__RECORDS TO USE__.

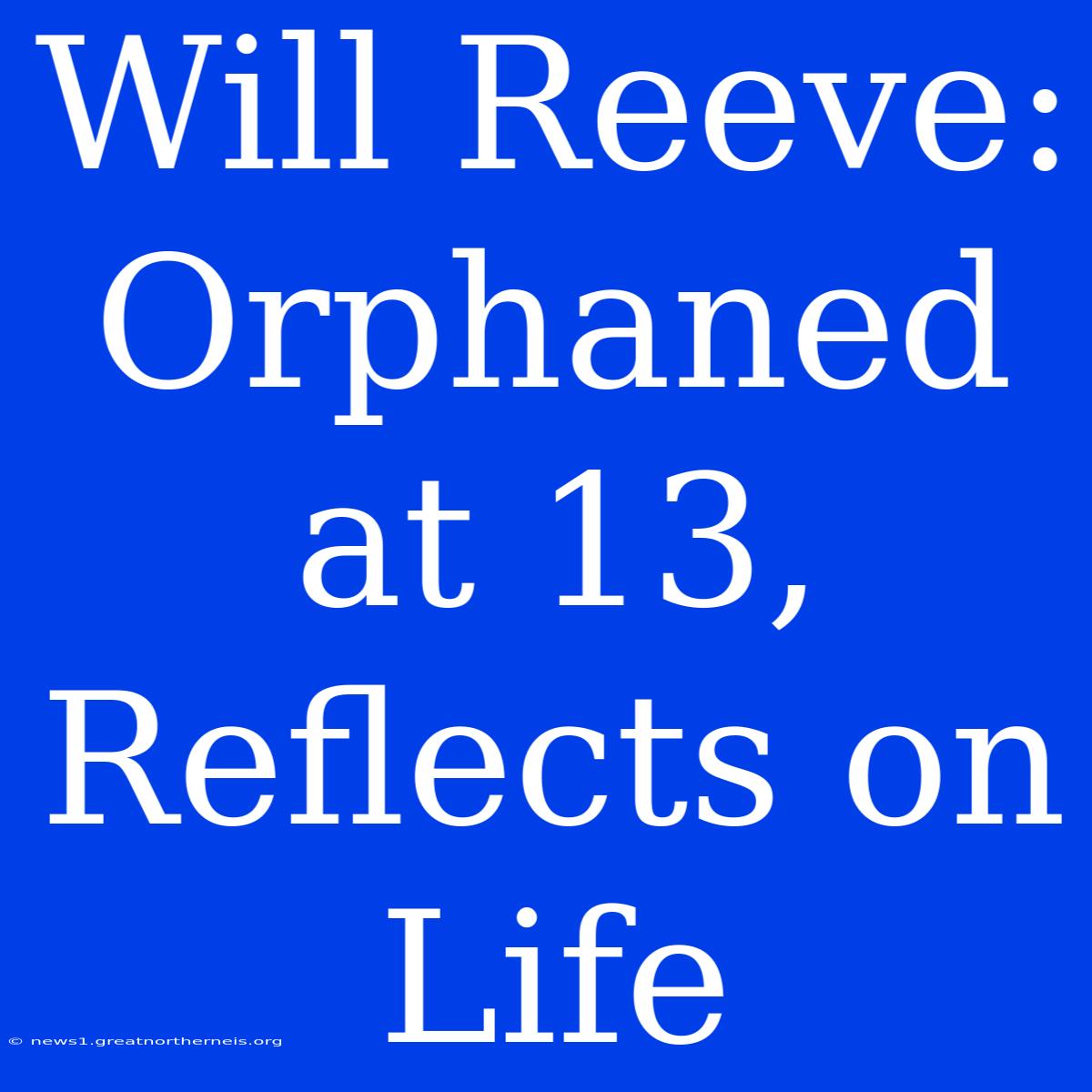 Will Reeve: Orphaned At 13, Reflects On Life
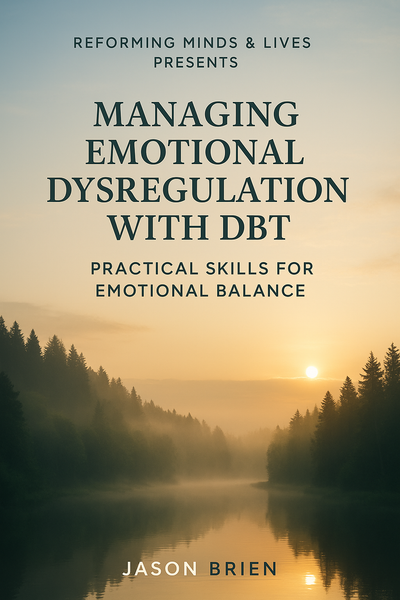 Managing Emotional Dysregulation Using Dialectical Behavior Therapy (DBT).
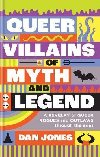 Queer Villains of Myth and Legend - Jones Dan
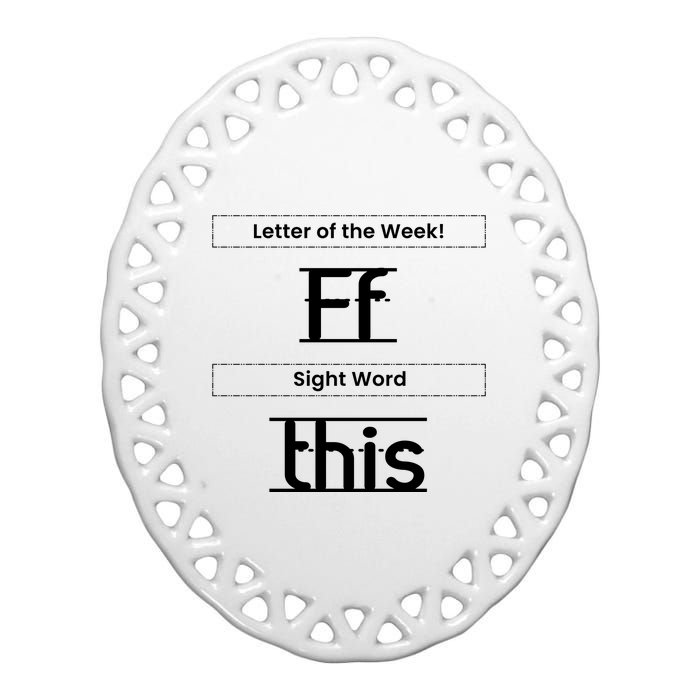 Funny Letter Of The Week Ff Sight Word This Ceramic Oval Ornament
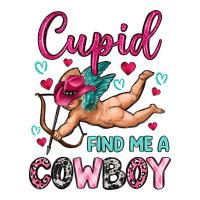 cupid find me a cowboy | Teevron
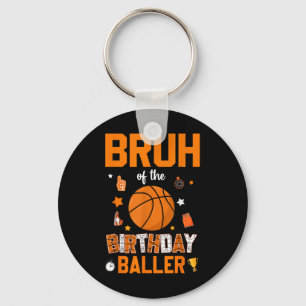 Llavero Bruh Of Birthday Baller Baloncesto Bday Decora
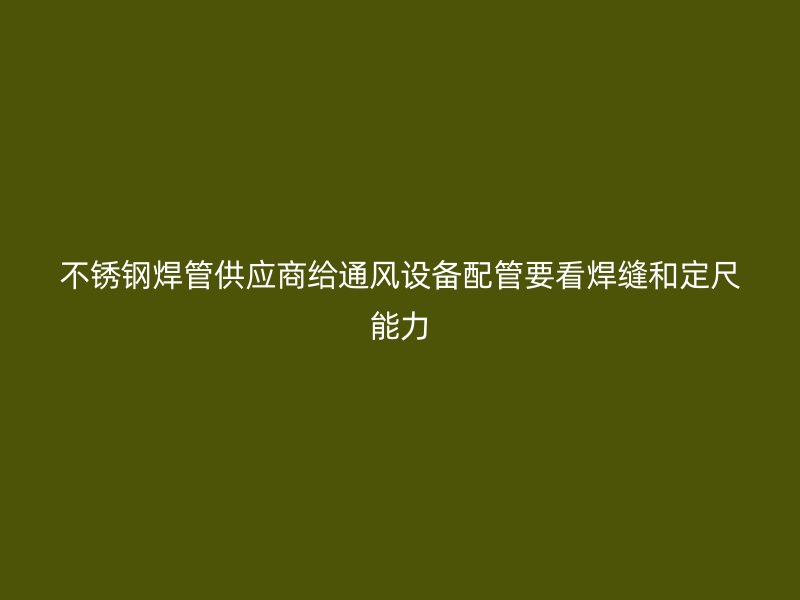 不锈钢焊管供应商给通风设备配管要看焊缝和定尺能力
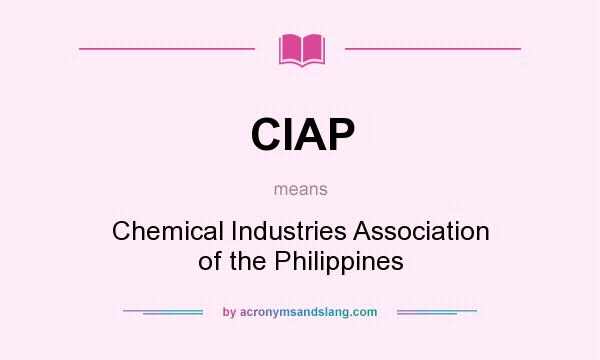 What does CIAP mean? It stands for Chemical Industries Association of the Philippines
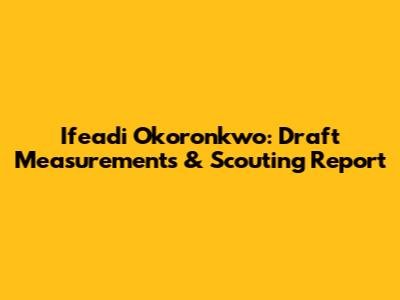 Ifeadi Okoronkwo: Draft Measurements & Scouting Report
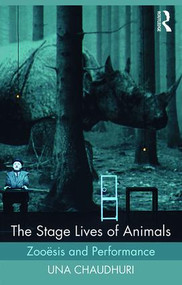 The Stage Lives of Animals (Zooesis and Performance) - 9781138818477 by Una Chaudhuri, 9781138818477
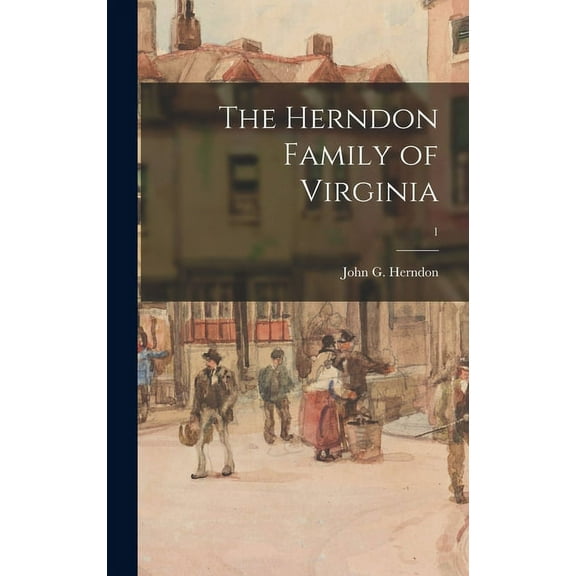 The Herndon Family of Virginia; 1, (Hardcover)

__AIM OF THE EXERCISE__.
Omitting all pictures, copy the preceding entries without any alteration.

__OUTPUT OF THE EXERCISE__.
 Will Reeve: Orphaned At 13, Reflects On Life
 Managing Emotional Dysregulation Using Dialectical Behavior Therapy (DBT).
 Queer Villains of Myth and Legend - Jones Dan
 Funny Letter Of The Week Ff Sight Word This Ceramic Oval Ornament
 cupid find me a cowboy | Teevron
 Llavero Bruh Of Birthday Baller Baloncesto Bday Decora
 不锈钢焊管供应商给通风设备配管要看焊缝和定尺能力
 What does CIAP mean? It stands for Chemical Industries Association of the Philippines
 Ifeadi Okoronkwo: Draft Measurements & Scouting Report
 The Stage Lives of Animals (Zooesis and Performance) - 9781138818477 by Una Chaudhuri, 9781138818477
 The Herndon Family of Virginia; 1, (Hardcover)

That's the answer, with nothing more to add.